Designing the Call Graph Component

Stemming from the discussions in Architecture of PluginPlay and Designing the Module Manager PluginPlay needs a call graph component. This section describes the overall design of that component.

What is a call graph?

Note

To make contact with typical computer science terminology the use of static and dynamic call graphs differ somewhat in this section than in other places of the manual.

Call graphs are graphs (in the mathematical sense) that represent the control flow of a program. Each node in a call graph represents one function in the program. Edges between nodes are directed from the calling function to the called function. Given the complexity of most programs, call graph representations are typically determined by running the program and recording the control flow. The resulting call graph is only representative of the run used to generate it. Such call graphs are typically known as “dynamic” call graphs, since they are generated dynamically. In theory, there also exists a “static” call graph which shows all possible control flow paths through the program; however, for most programs this call graph is far too complicated to be useful and determining it has undecidable complexity.

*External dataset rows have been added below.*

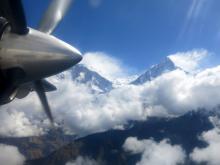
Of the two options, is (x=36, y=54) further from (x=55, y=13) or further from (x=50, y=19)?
(x=55, y=13)

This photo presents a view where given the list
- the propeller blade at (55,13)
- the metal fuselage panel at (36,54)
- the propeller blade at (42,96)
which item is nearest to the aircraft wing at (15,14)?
the metal fuselage panel at (36,54)

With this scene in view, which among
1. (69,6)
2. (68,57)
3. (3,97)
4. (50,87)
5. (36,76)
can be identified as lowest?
(3,97)

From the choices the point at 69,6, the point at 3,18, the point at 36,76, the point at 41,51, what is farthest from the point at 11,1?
the point at 69,6

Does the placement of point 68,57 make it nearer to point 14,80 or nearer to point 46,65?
point 46,65

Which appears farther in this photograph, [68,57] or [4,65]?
[68,57]

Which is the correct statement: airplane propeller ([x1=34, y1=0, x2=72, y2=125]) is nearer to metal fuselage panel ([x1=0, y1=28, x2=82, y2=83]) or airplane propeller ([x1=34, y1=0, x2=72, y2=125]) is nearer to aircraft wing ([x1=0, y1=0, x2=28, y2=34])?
metal fuselage panel ([x1=0, y1=28, x2=82, y2=83])

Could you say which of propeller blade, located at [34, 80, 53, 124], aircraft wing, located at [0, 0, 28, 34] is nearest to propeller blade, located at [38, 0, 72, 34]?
propeller blade, located at [34, 80, 53, 124]
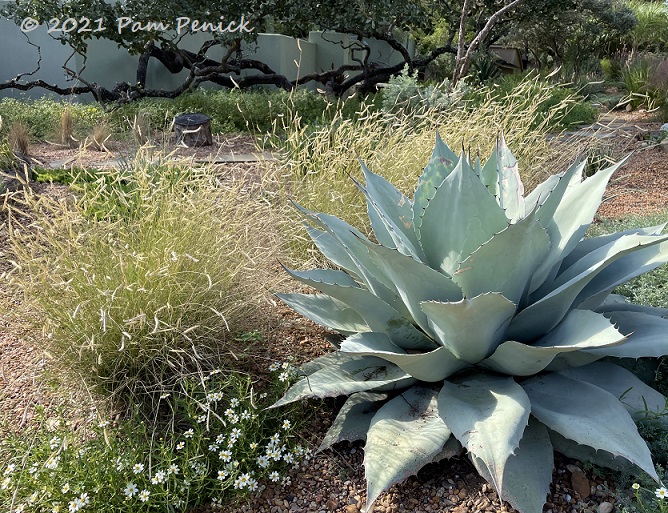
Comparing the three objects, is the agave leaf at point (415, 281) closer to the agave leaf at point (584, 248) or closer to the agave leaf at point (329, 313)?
the agave leaf at point (329, 313)

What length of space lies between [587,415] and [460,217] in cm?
69

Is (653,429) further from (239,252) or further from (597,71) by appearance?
(597,71)

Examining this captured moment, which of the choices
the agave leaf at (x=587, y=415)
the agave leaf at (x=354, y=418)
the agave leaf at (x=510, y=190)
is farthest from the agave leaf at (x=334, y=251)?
the agave leaf at (x=587, y=415)

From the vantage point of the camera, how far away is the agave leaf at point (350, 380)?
6.06ft

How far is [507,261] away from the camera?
1719 mm

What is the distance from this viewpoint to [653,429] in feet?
5.88

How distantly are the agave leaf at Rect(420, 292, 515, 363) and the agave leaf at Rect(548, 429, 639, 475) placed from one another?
344 millimetres

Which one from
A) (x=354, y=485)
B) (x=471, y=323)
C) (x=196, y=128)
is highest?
(x=471, y=323)

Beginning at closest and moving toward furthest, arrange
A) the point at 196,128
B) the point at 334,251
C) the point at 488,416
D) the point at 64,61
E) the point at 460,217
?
the point at 488,416, the point at 460,217, the point at 334,251, the point at 196,128, the point at 64,61

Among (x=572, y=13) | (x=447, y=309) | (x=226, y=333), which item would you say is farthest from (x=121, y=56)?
(x=447, y=309)

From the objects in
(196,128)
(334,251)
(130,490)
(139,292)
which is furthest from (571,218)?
(196,128)

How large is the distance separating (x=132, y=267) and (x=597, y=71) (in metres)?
16.4

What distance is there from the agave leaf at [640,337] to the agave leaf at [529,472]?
0.31 metres

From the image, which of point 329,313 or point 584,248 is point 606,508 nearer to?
point 584,248
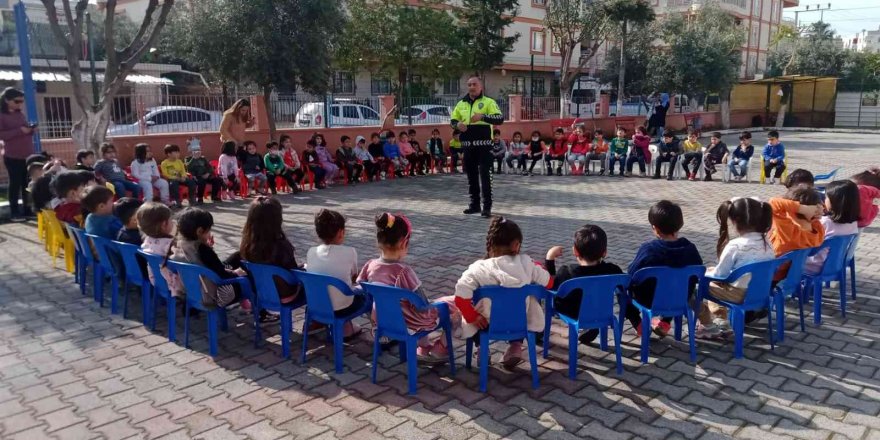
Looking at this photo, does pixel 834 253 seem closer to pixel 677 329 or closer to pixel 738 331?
pixel 738 331

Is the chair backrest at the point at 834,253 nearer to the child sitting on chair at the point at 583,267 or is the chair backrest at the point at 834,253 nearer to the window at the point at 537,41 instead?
the child sitting on chair at the point at 583,267

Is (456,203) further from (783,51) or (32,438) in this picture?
(783,51)

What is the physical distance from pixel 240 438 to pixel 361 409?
0.67 m

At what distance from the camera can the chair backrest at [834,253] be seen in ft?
16.4

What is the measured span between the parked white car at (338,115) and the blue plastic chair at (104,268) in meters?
9.92

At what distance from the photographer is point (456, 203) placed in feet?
36.3

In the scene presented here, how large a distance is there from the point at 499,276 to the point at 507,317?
25 cm

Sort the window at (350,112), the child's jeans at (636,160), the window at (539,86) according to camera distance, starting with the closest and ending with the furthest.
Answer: the child's jeans at (636,160) < the window at (350,112) < the window at (539,86)

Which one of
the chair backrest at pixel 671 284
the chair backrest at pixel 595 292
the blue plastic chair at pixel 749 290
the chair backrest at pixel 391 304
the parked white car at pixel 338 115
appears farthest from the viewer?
→ the parked white car at pixel 338 115

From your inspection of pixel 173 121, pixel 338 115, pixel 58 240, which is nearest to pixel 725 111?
pixel 338 115

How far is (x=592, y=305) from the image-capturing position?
393cm

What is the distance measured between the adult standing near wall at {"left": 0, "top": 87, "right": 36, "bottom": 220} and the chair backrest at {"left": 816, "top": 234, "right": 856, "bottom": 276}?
9.99m

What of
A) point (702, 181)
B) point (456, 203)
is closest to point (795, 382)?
point (456, 203)

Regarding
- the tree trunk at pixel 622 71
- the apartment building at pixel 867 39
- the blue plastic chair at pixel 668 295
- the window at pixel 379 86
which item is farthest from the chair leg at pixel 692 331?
the apartment building at pixel 867 39
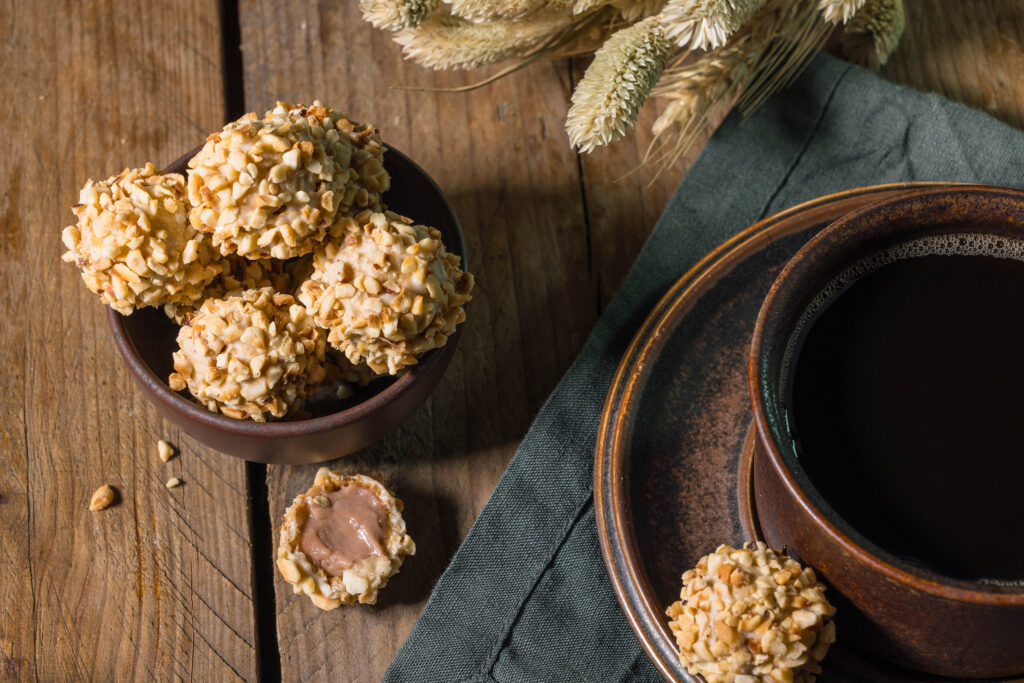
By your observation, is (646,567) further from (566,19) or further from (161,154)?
(161,154)

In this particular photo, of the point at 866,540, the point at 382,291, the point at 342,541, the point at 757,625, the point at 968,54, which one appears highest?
the point at 968,54

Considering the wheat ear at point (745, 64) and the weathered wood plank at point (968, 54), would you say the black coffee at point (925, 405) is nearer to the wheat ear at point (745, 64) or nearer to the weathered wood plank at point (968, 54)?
the wheat ear at point (745, 64)

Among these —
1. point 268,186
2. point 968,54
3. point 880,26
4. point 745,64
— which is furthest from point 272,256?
point 968,54

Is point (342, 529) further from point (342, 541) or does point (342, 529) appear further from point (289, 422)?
point (289, 422)

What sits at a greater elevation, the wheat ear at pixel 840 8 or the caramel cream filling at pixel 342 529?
the wheat ear at pixel 840 8

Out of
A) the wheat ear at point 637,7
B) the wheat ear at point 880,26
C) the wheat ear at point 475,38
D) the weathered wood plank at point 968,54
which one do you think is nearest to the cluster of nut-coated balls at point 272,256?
the wheat ear at point 475,38
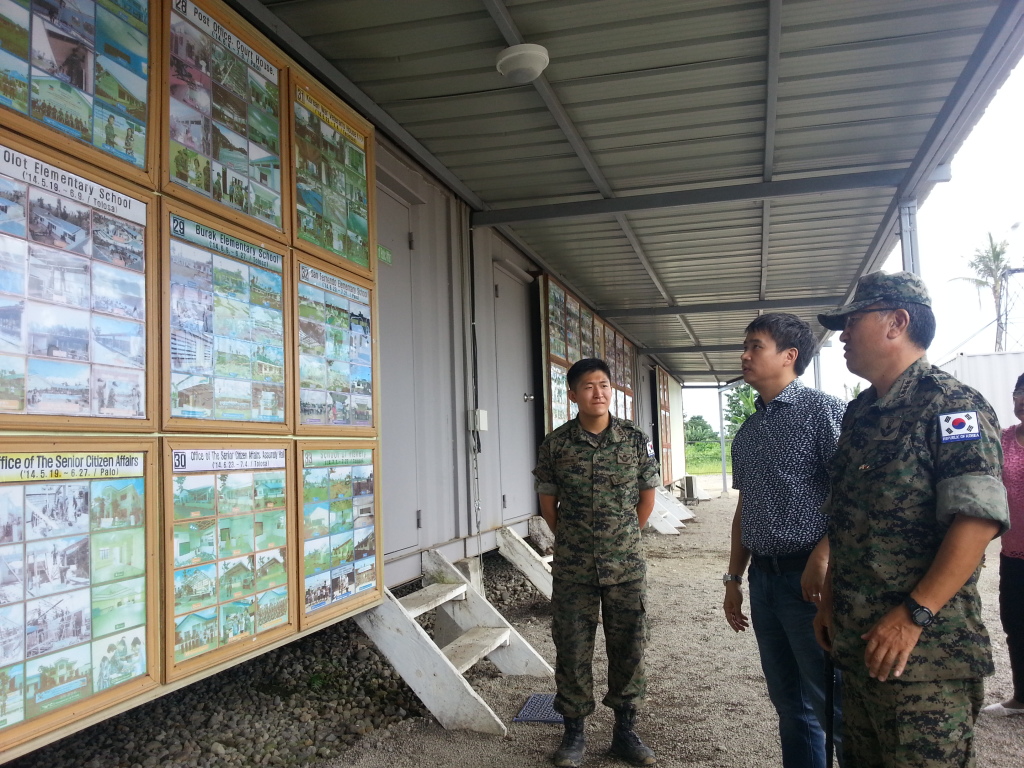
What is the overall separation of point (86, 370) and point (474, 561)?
3745mm

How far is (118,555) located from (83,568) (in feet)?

In the PluginPlay call graph component we define “call graph” slightly differently than the computer science definition just given. In particular, in PluginPlay’s call graph component, the nodes are user-provided Module objects, not individual function calls. Similarly, the edges go from the calling Module object to the callee Module object, not between individual function calls. The net result is that PluginPlay’s call graph component is a coarse-grained representation of the actual call graph.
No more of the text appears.